Even now, I am appalled that I have a skein that is less than 200 yards.  In my head it doesn’t make sense to have a ball of yarn that is too little to do something with.  That isn’t stash – that’s clutter.

But as my fingers travel through my homespun, they creep and caress the fiber.  Memories and ideas mingle.

The brown merino reminds me of the family vacation to Mendocino and Humboldt.  I bought the roving for it at the farmer’s market from a lady who was a breast cancer survivor and spinner.  We got to talking and she invited me to her house to see the churro wool and other oddities.  My husband and daughter amused themselves patiently with her dogs and husband while we rooted around in her attic opening bags of fleece.  The resulting brown yarn is sturdy and homey and earthy.  It’s 462 yards of worsted just reeks of steadfastness and comfort.

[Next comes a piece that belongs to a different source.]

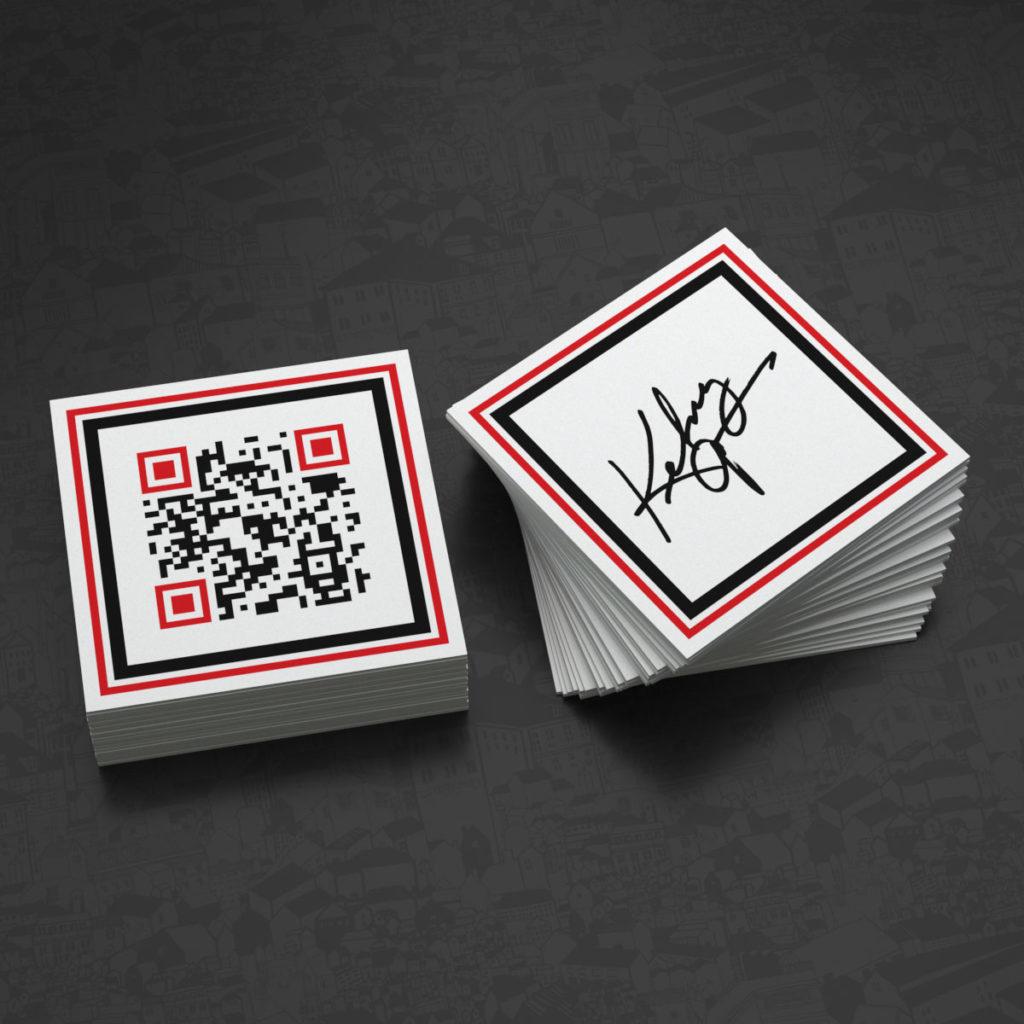 Креативный дизайн визитки с QR кодом и факсимиле.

I love the merino/alpaca yarn (124 yds) that reminds me of a foggy winter night, navy and silver.  The navy merino came from the stash of a dead spinner.  The spinner’s daughter had met me at faire and asked if I would like the spinning supplies of her late mother.  I said yes in a heartbeat and inherited hand dyed mohair, balls of merino, and a Schacht Matchless.  When I see that blue, I think of that spinner.  I honor her when I sit at her wheel, I share her passion when I tease loose the locks of mohair dyed by her hands.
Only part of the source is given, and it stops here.